Fedora 10 uses the new configless Xserver and the new Intel GEM enabled driver, a configless Xserver will happily run X without all the tedious fiddling with /etc/X11/xorg.conf. In fact if you take a peek in that directory you will see that there is no xorg.conf. 

So when I plugged my external monitor in, I was encouraged to see it display everything up to the login screen, logged in and was presented with a tiny 640x480 desktop on both monitors. 

Ok, no problem, pop up the Display properties dialog, set the sizes of the screens back to thier proper setup, 1024x600 for the builtin LCD, 1024x768 for the ext monitor. Press apply and ..... and .... and .... Nothing happened...  WHAT!!!!! 

OK it turns out that there is one vital piece of configuration that is missing in a configless Xserver boot, and thats the Virtual screen size.  You need a Virtual screen size that is bigger than the sum of both your monitor surfaces to run dual head (internal + external monitor). 

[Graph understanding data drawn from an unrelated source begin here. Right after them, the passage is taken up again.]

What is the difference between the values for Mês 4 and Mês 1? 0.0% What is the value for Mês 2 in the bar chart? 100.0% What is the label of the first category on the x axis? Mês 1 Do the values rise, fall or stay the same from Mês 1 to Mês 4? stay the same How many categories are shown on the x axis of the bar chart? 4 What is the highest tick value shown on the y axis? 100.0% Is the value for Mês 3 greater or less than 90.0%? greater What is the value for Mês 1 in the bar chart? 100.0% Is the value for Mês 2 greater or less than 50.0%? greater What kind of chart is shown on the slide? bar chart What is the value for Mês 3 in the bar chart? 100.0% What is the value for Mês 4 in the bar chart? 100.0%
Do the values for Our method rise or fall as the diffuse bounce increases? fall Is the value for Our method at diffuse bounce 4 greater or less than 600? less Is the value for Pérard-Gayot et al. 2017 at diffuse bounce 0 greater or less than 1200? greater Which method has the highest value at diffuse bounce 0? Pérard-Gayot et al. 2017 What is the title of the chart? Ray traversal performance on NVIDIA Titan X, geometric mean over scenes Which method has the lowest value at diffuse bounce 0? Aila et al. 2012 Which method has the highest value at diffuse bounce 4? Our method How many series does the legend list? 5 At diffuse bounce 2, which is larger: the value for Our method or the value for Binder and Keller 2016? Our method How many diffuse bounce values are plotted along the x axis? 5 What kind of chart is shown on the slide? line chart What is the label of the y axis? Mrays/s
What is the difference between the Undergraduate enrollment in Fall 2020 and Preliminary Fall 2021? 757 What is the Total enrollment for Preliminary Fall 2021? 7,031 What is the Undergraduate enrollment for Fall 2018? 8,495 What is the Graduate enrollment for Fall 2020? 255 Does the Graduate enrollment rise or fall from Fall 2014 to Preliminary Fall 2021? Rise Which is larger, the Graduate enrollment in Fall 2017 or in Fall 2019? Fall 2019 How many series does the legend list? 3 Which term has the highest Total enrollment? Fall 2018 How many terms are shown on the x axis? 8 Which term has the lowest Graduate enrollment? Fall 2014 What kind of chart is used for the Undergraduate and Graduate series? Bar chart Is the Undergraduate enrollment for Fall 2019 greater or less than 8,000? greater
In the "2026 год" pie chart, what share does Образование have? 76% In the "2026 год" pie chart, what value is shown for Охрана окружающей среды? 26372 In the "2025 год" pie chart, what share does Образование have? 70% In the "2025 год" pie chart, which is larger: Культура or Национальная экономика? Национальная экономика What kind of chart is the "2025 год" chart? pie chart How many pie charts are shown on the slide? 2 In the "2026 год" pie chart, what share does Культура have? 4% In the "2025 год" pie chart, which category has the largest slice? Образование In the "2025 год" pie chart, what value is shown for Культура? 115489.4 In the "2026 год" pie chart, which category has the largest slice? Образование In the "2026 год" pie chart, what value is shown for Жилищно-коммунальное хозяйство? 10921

I tried everything, creating a minimal xorg.conf that just added that line, using sample xorg.confs for closely speced machines, nothing worked. And those that did, resulted in the disabling of DRI which produced syrupy screens on the external monitor. 

So the solution is to create an xorg.conf that is exactly what the autoconfig would produce, plus the extra line. 

So here are the steps

1. Reboot the Aspire and press RETURN when the initial bootloader screen comes up. 

2. press "a" and add a space then "3" to the end of the kernel boot line, press RETURN to boot the machine. 

3. The machine will boot to a command line instead of the usual graphical login screen. 

4. Login as root

5. Run the following

$cd /root
$Xorg -configure

The system will flash the screen and produce a file called xorg.conf.new in the current directory. This file contains all of the details that the configless startup would use.

$cp xorg.conf.new  /etc/X11/xorg.conf

Now locate the section at the end of that file that shows as below, and add the line indicated in

SubSection "Display"
Viewport        0 0
Depth     24
Virtual        2048 2048           # Add this line in 
EndSubSection

6. Reboot the machine and you will now be able to reconfigure the monitors to support 1024x600 internal and 1024x768 external

Note: Because of limitations in the driver, if you use a value of more than 2048 in either dimension, it will disable DRI and the screen will become very slow again. This unfortunately limits the external display to 1024 width. If you want it to go wider then turn off the internal LCD panel in the Display Properties. This is being fixed in the next version of the driver, and this whole proceedure may become redundant by then as it will also support configless virtual spaces.